It was all over in a matter of seconds. Here's what preliminary reports revealed: Two officers answer a domestic call. A man barricades himself in a bathroom with a knife. The officers are familiar with this guy - he's a mental patient and drug abuser who often turns violent. Inside, a woman screams that the man is trying to hurt himself with the knife, so officers kick down the door. The man bolts - one officer covers the woman, the other covers the man. The armed man then goes after one of the officers who shoots and kills him. All of this takes place in a narrow hallway in a matter of seconds.
The call took place on Christmas Eve and is still being investigated. In the newspaper account of the incident two things stood out: A town official who commented that he's known officers to disarm people with guns and knives; and further comments by readers who believed that the officer should have tried to disarm the man with a conducted-energy device (with which the officers apparently were not equipped) or other less-lethal weapon. Many remarks blamed the officers for not taking down the mental subject without hurting him.
In addition to participating in forums with law enforcement officers, I also belong to some journalism groups. Recently a writer in one of those groups posted about a situation involving the arrest of a young girl who was mistaken for a prostitute. The comments reflected outrage and media bias. Basically - the police are terrible people who are always at fault.
I am sure it won't come as a surprise that much of the media, as well as the public, quickly point fingers at officers involved in these kinds of situations. And, to be fair, there are some unanswered questions about both of these situations. Anytime there is an arrest or a police-related fatality, there are going to be questions, but many of them are anchored in anti-police sentiment and/or ignorance of how police operate.

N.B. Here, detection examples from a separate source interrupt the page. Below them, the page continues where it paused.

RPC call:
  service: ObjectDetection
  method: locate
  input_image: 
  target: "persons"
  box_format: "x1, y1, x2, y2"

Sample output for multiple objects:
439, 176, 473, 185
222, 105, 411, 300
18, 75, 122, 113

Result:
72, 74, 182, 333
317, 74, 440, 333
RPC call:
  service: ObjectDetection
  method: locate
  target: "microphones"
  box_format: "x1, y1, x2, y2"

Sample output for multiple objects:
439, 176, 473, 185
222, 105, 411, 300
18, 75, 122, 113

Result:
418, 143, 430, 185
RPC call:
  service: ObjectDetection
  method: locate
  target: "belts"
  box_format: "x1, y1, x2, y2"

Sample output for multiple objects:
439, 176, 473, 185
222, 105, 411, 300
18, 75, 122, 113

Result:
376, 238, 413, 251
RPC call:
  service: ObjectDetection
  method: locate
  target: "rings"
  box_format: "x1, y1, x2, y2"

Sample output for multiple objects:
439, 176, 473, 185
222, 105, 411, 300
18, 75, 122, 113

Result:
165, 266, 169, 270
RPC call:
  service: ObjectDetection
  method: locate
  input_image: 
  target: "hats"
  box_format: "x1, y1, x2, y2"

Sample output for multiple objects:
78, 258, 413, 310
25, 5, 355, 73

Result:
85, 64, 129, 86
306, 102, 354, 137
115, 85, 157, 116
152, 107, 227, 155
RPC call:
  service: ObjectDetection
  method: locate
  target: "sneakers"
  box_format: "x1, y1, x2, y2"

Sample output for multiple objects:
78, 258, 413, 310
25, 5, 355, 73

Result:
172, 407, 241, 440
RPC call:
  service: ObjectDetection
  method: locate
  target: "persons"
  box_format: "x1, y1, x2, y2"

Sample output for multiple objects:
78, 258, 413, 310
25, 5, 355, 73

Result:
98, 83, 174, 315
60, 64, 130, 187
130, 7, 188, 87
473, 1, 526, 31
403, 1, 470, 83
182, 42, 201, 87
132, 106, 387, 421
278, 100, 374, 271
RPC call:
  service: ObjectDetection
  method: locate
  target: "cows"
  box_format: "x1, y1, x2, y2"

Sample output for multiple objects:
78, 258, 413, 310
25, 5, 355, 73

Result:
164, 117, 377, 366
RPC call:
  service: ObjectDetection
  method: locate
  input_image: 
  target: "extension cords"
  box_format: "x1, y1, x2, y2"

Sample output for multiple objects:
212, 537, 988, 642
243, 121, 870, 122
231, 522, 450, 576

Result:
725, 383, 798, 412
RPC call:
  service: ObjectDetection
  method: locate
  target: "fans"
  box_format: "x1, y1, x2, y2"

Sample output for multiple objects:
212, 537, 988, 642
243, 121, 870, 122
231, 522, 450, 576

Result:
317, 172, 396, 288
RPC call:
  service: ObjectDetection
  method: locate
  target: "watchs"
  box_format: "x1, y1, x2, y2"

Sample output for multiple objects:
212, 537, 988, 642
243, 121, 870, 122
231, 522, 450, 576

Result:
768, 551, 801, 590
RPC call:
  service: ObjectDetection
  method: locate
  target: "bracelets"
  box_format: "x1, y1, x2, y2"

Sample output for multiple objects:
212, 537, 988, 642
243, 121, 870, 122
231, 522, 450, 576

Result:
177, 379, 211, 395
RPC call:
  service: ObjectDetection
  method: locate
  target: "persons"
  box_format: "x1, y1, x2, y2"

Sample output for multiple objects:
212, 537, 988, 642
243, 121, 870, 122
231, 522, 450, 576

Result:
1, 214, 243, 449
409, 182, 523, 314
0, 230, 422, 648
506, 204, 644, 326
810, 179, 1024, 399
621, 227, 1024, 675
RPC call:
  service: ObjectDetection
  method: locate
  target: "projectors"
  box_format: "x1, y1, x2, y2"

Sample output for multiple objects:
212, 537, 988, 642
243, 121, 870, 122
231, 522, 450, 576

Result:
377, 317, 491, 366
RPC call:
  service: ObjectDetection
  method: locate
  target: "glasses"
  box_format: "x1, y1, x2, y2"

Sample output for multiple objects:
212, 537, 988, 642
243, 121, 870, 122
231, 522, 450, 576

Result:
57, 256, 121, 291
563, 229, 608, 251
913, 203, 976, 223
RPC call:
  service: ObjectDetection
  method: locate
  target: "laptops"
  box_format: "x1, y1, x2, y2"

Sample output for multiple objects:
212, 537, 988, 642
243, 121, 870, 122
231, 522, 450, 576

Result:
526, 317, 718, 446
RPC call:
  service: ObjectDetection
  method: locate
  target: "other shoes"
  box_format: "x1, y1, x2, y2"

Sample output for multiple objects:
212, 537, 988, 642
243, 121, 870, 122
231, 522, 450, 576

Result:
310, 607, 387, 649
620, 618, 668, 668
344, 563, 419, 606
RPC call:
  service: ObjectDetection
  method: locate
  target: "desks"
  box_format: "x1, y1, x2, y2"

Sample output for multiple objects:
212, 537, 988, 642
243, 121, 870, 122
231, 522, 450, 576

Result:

For instance, in the case of the civilian's death, the idea that the officer should have somehow been able to disarm his attacker is, as anyone who reads this column knows, preposterous. And it's anyone's guess as to whether a mental health crisis response team would have been of value.
As for the second situation, one writer who obviously watches too much television was questioning whether police had read the girl her Miranda rights before taking her into custody, something that was pretty much irrelevant to the takedown.
The point I'm making here is (to use one of my teenagers' expressions) police face a lot of haters out there and leading them to a point of understanding is a tough journey. But that doesn't mean you shouldn't try.
My suggestion for towns that do not have police commissioners or someone schooled in police work at the helm is that public officials who are not police - town commissioners or whoever governs your root organization - need to be educated as to the realities of this job. I suggest a short day's seminar where you answer these questions for them:
- What justifies deadly force?
- When is less-lethal force applied?
- What constitutes resisting arrest?
- When do you Mirandize and under what circumstances?
- How is the department structured? (With emphasis on chain of command)
- What is the arrest process?
- How does the department handle citizen complaints?
- What happens administratively in a police-related fatality?
Most of this is simple, but it's amazing the misconceptions the public, press and public officials often have. Nip those knee-jerk reactions by at least educating your own officials.
Also, consider including some of the media. If they are enlightened they'll be less likely to float rumor and innuendo when push comes to shove.